Figure 4. Combinations of NRTIs are highly effective against HIV-1 cell-to-cell transmission.

(A, B) An experiment as in Fig. 2 was performed for the combinations (black lines) of (A) AZT and TFV and (B) 3TC and ABC and compared to each single inhibitor treatment (red lines, left and right panel). The X-axis represents the drug concentration of the drug within the combination that is being compared to the single drug treatment (in red). See Supplementary Fig. S8A for additional inhibitor combinations. (C) The change in IC₉₀ for co-culture over cell-free infection for the single inhibitors was compared to all the inhibitor combinations tested. (D) The change in average IIP at IC_Max for co-culture over cell-free infection for the single inhibitors was compared to all the inhibitor combinations tested. See Supplementary Fig. S8B for complete set of average IIP data. (E) Cell-free and co-culture infection of primary cells with HIV-1_NL4-3 carrying the M184V mutation of reverse transcriptase (black line) compared to wild-type HIV-1_NL4-3 (red line) in the presence of increasing concentrations of AZT. Error bars represent the standard deviation from the combination of at least two individual experiments each done in triplicate.

Figure 5. Antiretroviral inhibitors and combinations that are effective against HIV-1 cell-to-cell transmission are effective against high viral MOI.
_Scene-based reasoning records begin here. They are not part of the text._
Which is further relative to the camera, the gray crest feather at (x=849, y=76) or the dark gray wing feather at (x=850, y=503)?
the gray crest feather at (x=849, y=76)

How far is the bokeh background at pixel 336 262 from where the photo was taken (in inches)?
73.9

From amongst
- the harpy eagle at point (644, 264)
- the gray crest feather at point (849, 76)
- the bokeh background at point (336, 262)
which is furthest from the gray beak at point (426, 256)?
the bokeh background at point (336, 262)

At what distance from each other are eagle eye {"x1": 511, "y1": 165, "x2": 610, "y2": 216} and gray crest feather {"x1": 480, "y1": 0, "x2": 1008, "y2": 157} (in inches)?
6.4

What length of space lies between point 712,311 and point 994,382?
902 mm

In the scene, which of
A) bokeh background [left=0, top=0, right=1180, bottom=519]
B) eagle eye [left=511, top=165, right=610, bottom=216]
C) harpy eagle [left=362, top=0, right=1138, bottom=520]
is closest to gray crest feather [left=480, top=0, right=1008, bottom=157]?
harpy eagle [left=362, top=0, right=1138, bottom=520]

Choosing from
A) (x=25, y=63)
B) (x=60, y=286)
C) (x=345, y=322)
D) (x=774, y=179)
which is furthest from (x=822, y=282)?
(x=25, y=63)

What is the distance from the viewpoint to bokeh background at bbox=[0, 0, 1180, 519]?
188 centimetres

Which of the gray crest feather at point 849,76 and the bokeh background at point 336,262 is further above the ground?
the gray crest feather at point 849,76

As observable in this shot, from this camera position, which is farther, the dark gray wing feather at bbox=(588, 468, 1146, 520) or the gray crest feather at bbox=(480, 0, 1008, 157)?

(A) An experiment as in Fig. 2 was performed for cell-free HIV-1 infection of MT-4 cells with increasing MOI in the presence of indicated single or combined antiretroviral inhibitors. Error bars represent the standard deviation of 3 measurements. (B) Changes in IC₉₀ relative to MOI = 1 were plotted for each viral dose to display the MOI-dependence of NRTIs. (C) Changes in IC₉₀ relative to MOI = 1 were plotted for increasing viral MOI to display the MOI-independence of NNRTIs and inhibitor combinations. (D) Graph displays the correlation between the effectiveness of ART inhibitors and combinations against HIV-1 cell-to-cell transmission and MOI-independence. Specifically, the comparison of the change in IC₉₀ of co-culture over cell-free infection is plotted over the change in IC₉₀ of MOI = 25 over MOI = 1.